DENVER (AP) — Gabriel Landeskog may have sacrificed his injured right knee to hoist the Stanley Cup for the Colorado Avalanche. Now, he’s willing to take an extreme step to try to play hockey again.
Landeskog is set to undergo cartilage replacement surgery Wednesday, sidelining him for a second consecutive full NHL season and giving the longtime captain an uncertain path back. He has not contemplated retirement and is confident he’ll be able to resume his career after a third procedure on the knee in roughly 14 months.
“I just have to do what’s right for my health and really, ultimately, do what I can so I’m able to go out there and play with the guys and continue chasing more Stanley Cups,” Landeskog said on a Zoom call Tuesday. “Is it going to be a long road? Yeah. But motivating factors are plenty.”
The 30-year-old Swede is motivated most by the desire to get back to hockey’s mountaintop. Landeskog has not played since the Cup clincher at Tampa Bay on June 26, the end of the franchise’s third title run that he was a big part of with 22 points in 20 games.
That masterful performance came after the first operation in March and was followed by another in October. In between, Landeskog played through chronic pain to win a championship.
“It says everything about Gabe: He’s a winner and he drives the emotional barometer of our team in so many ways,” Colorado general manager Chris MacFarland said. “What he did last year and how he played and battled through something, I know that (is something) we’ll never forget.”
Landeskog was given the option of this surgery last fall but thought something less invasive could get him back on the ice. Initially projected to miss 12 weeks, he did not play all season and in April was ruled out for the playoffs.
In recent weeks he has spoken with Lonzo Ball of the Chicago Bulls, who underwent knee cartilage replacement in March, picking the brain of the NBA player who has experienced a similarly tough journey through injury. That and research — the most studying he has done since high school — helped Landeskog reach this decision.

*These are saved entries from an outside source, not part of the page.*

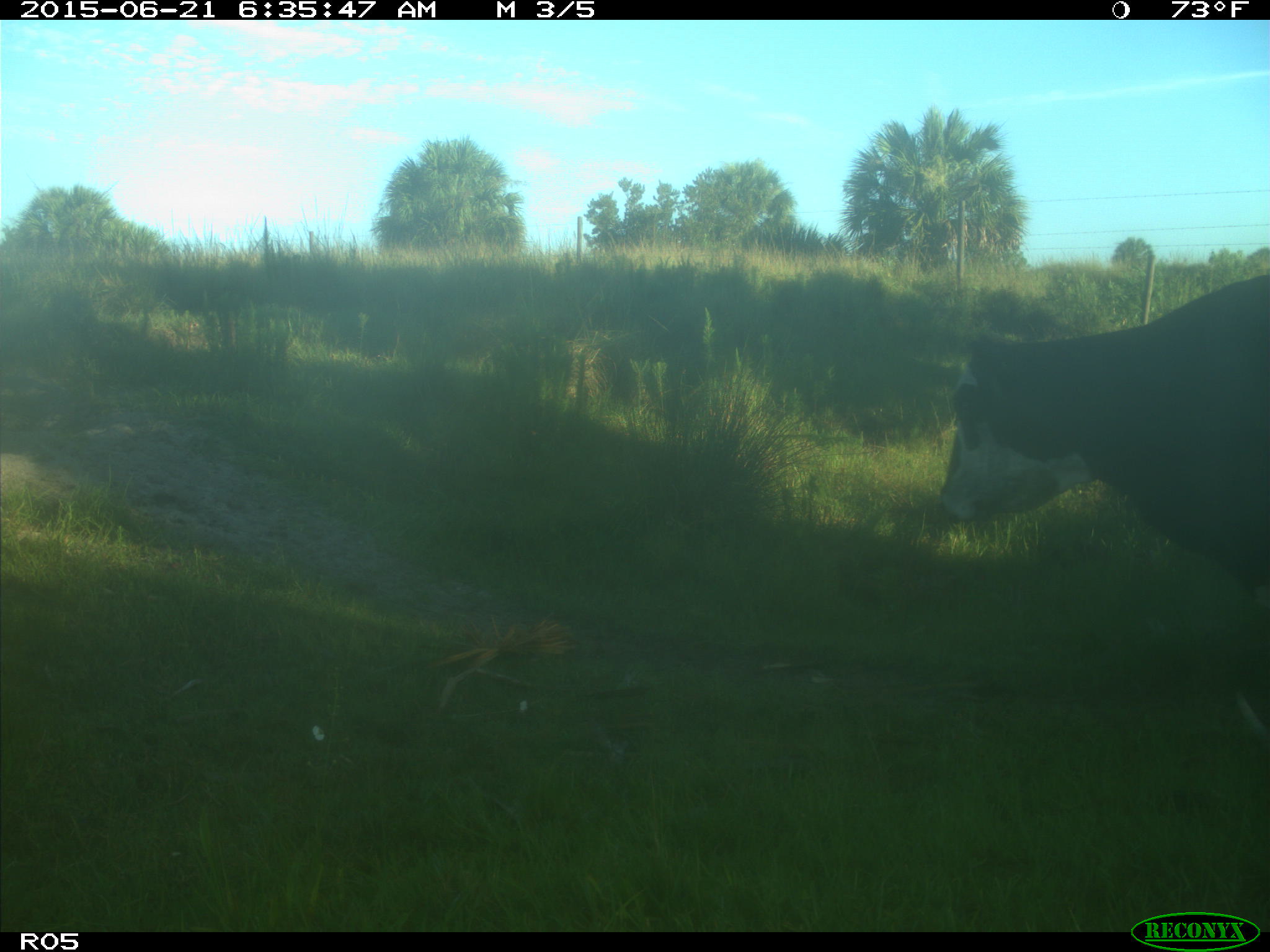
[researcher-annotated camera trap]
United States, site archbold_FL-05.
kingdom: Animalia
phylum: Chordata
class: Mammalia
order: Artiodactyla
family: Bovidae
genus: Bos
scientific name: Bos taurus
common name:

“It’s an injury that’s hard to rehab,” Landeskog said. “Once the injury is done and there’s enough damage in there, it’s sort of hard to patch the holes without going through this procedure at this time with the symptoms that I have and with what I’m experiencing.”
Retired defenseman Marc Methot knows all about it, having had the same knee cartilage replacement with the same Bulls doctor, Brian Cole at Rush University Medical Center in Chicago, that Landeskog is being operated on Wednesday. Methot never played again after having it in 2019.
“I’m sure he’s had the same conversation with Dr. Cole where he won’t be promised anything,” Methot told The Associated Press by phone Tuesday. “He said: ‘There’s no certainty that you’re going to feel the way you did when you left. This is a very difficult one to come back from as far as coming back and feeling the way you did prior.’”
Landeskog’s understanding is the surgery has an 85% success rate. Methot’s went smoothly, too, and helped him in every day activities, but getting back to playing in the NHL is another level.
“It’s an uncommon procedure for elite athletes,” Landeskog acknowledged. “I know it’s not going to be perfect right off the get-go and it’s a long time away from the game. But … I know that I can get myself ready and I know with the right guidance and with the right people around me, I am confident that I’ll get back out there and make a big impact on the ice.”
While not ruling out a return for the playoffs next year, Landeskog said it’s too early to put a timeframe on when he’ll return. In the meantime, the Avalanche must plan for life without Landeskog, which includes long-term injury relief for his $7 million salary cap hit but is not enough consolation for losing a player who has been captain since 2012 when he was 19 and has played 807 regular-season and playoff games for the team.
“Gabe Landeskog is a really special player and while the knowledge of his situation certainly helps, replacing him is an entirely different conversation,” MacFarland said.
NOTES: MacFarland said he couldn’t comment on the situation with forward Valeri Nichushkin, who missed the final five postseason games against Seattle for what the team described as personal reasons. “I can’t comment on anything Val related other than to say he was a very important part of our team in the past. That’s our hope, that he’s going to be a very important part of our team in the future for sure,” MacFarland said. … Goaltender Pavel Francouz underwent a procedure on his adductor. Defenseman Josh Manson also had an unspecified procedure. … Forward Artturi Lehkonen returned from a broken finger only to later break a toe. … MacFarland didn’t think any procedures were planned to fix a fracture in the neck of forward Andrew Cogliano.